◆ **Required work**
Return a faithful copy of all the entries, omitting the images.

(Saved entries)
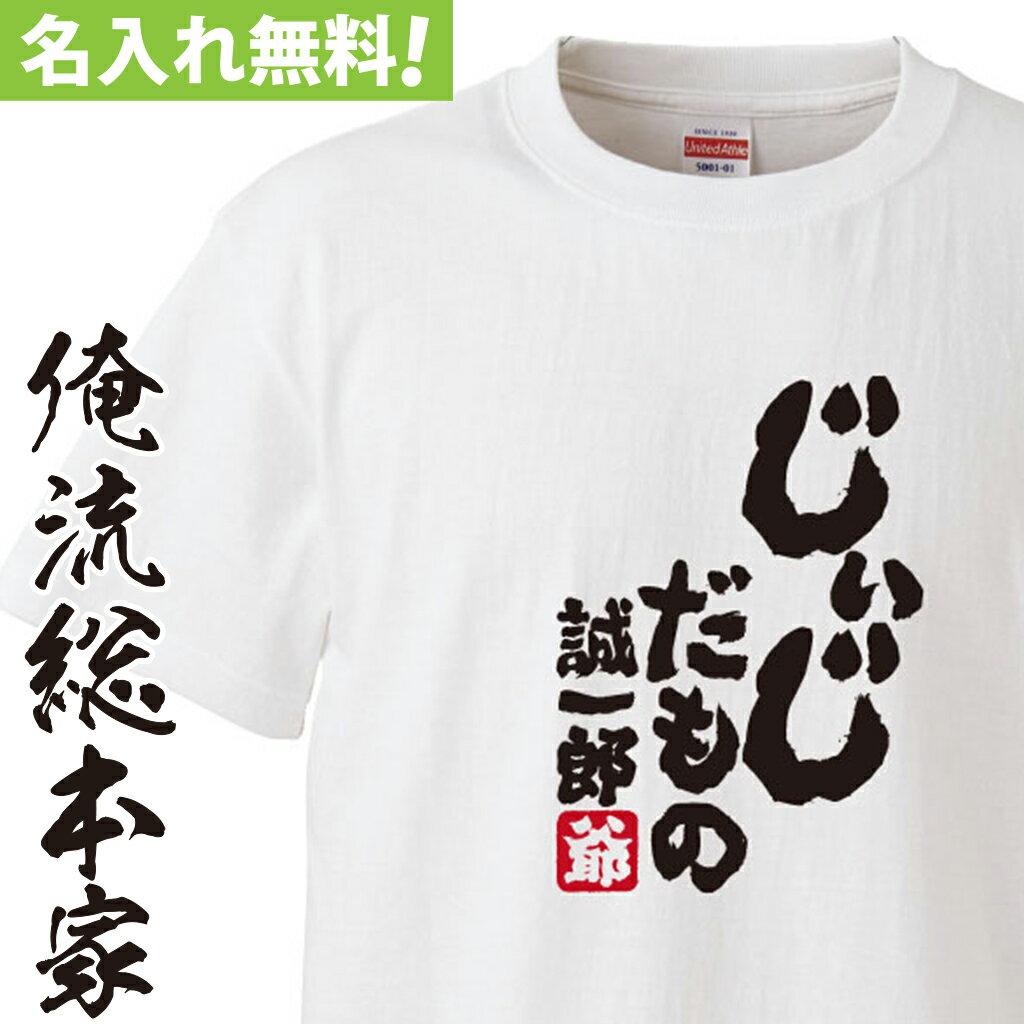 オリジナル 名入れ tシャツ【名入れ-敬老の日じぃじだもの】オーダー 半袖 長袖 !お祝い プレゼント 還暦 名前ないれ 名前入れ Tシャツ tシャツ オリジナルプリント 大きいサイズ 敬老の日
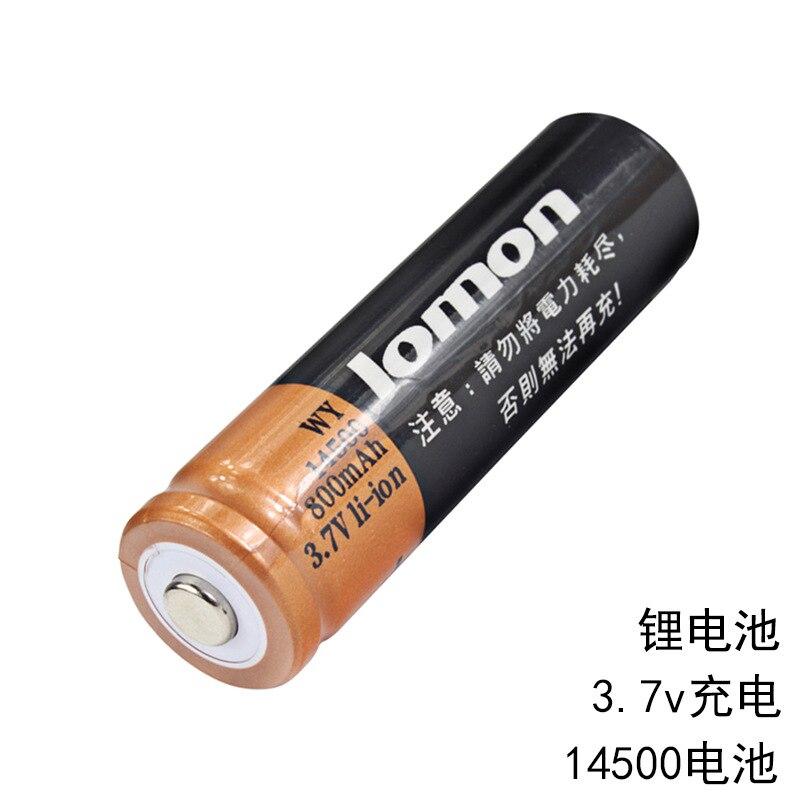 Батарея Lomon 14500 800mAh 3,7 V li-ion оригинальная хорошая зарядка литиевая аккумуляторная батарея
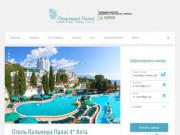 Пальмира Палас 4* Ялта, Крым - отель Palmira Palace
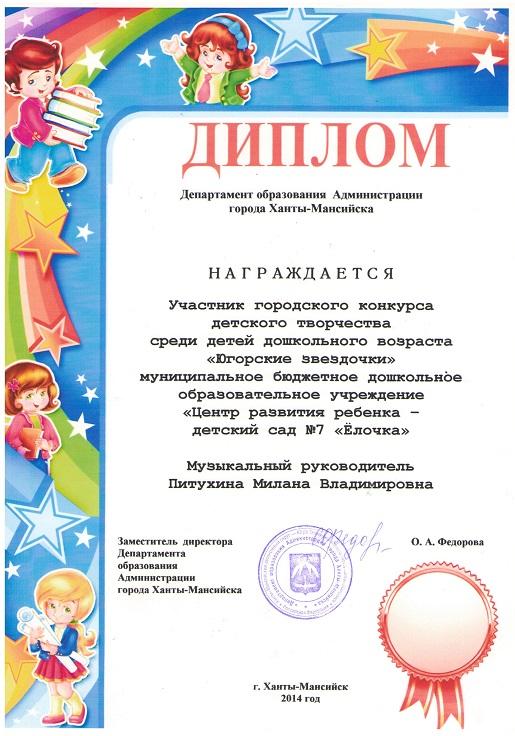 скан грамота Югорские 14 001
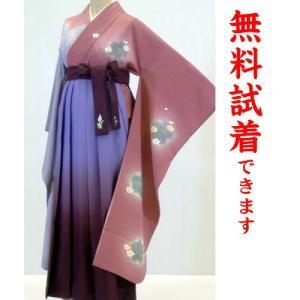 袴レンタル M−016番 19点フルセットレンタル 往復送料無料 kimono-world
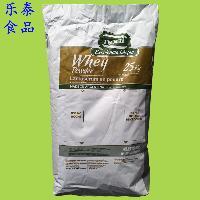 现货供应乳清粉食品级价格乳清粉
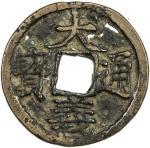 元末起义军钱大义通宝折二 上美品 YUAN: Da Yi, rebel, 1360-1361, AE 2 cash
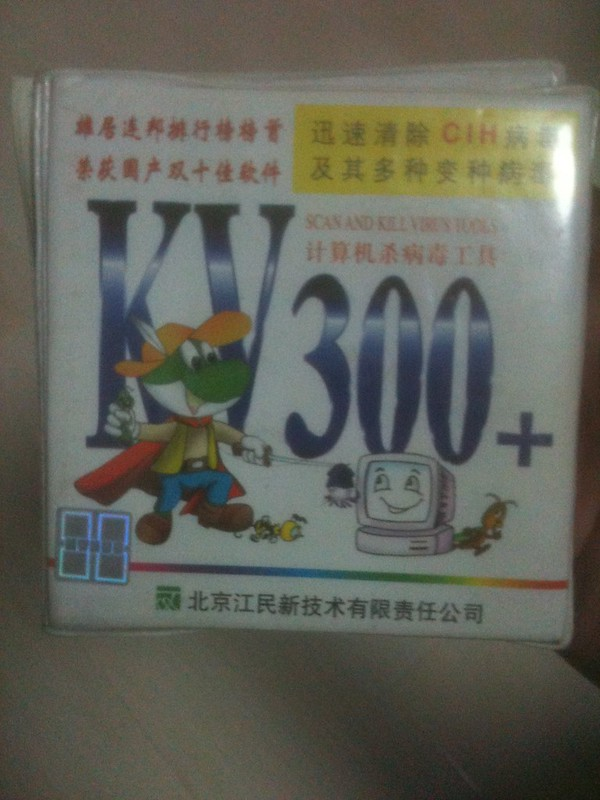 KV300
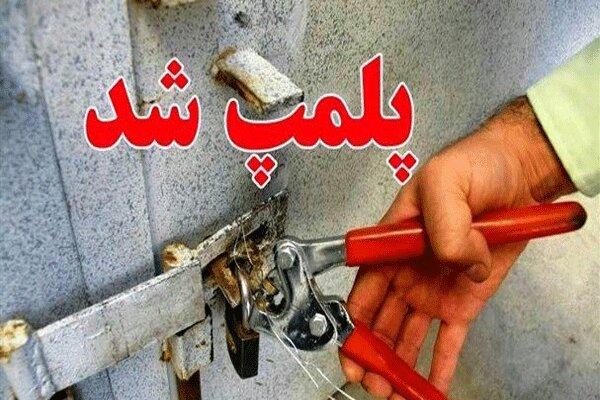 ۲۰۲ خانه و ویلای اجاره ای غیرمجاز در مازندران پلمب شد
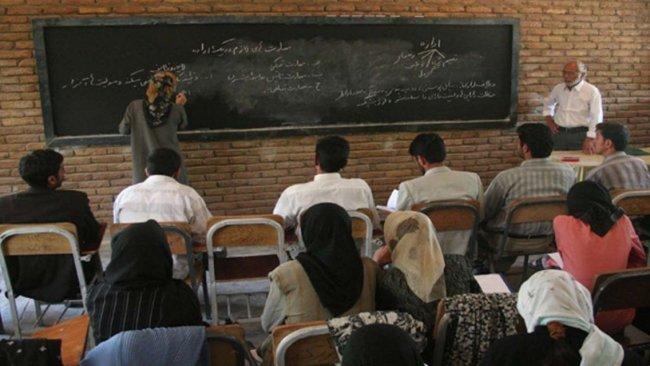 Afganistan'da karma eğitim sona eriyor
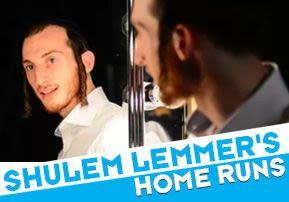 Shulem Lemmer's Home Runs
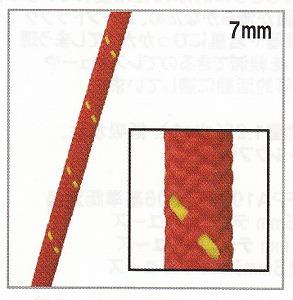 プルジックコード【7mm】【入数:600m】レッド/イエロー(引張強度1044kgf)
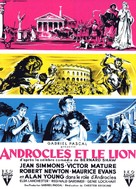 Androcles and the Lion - French Movie Poster (xs thumbnail)
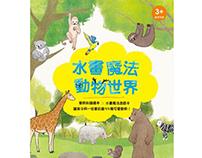 水畫魔法動物世界 / Illustration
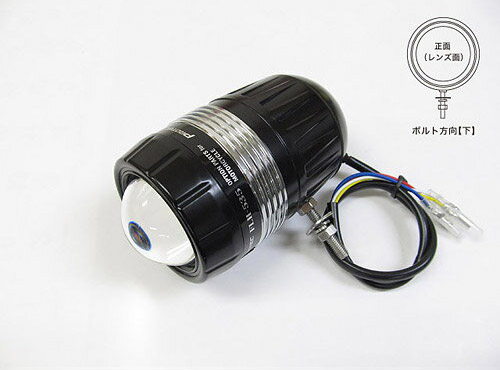 プロテック バイク用LEDドライビングライト FLH-535 (REVセンサー無 増設用子機) ボルト方向【下】 66535-D / 02P07Feb16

◆ **Final answer**
 オリジナル 名入れ tシャツ【名入れ-敬老の日じぃじだもの】オーダー 半袖 長袖 !お祝い プレゼント 還暦 名前ないれ 名前入れ Tシャツ tシャツ オリジナルプリント 大きいサイズ 敬老の日
 Батарея Lomon 14500 800mAh 3,7 V li-ion оригинальная хорошая зарядка литиевая аккумуляторная батарея
 Пальмира Палас 4* Ялта, Крым - отель Palmira Palace
 скан грамота Югорские 14 001
 袴レンタル M−016番 19点フルセットレンタル 往復送料無料 kimono-world
 现货供应乳清粉食品级价格乳清粉
 元末起义军钱大义通宝折二 上美品 YUAN: Da Yi, rebel, 1360-1361, AE 2 cash
 KV300
 ۲۰۲ خانه و ویلای اجاره ای غیرمجاز در مازندران پلمب شد
 Afganistan'da karma eğitim sona eriyor
 Shulem Lemmer's Home Runs
 プルジックコード【7mm】【入数:600m】レッド/イエロー(引張強度1044kgf)
 Androcles and the Lion - French Movie Poster (xs thumbnail)
 水畫魔法動物世界 / Illustration
 プロテック バイク用LEDドライビングライト FLH-535 (REVセンサー無 増設用子機) ボルト方向【下】 66535-D / 02P07Feb16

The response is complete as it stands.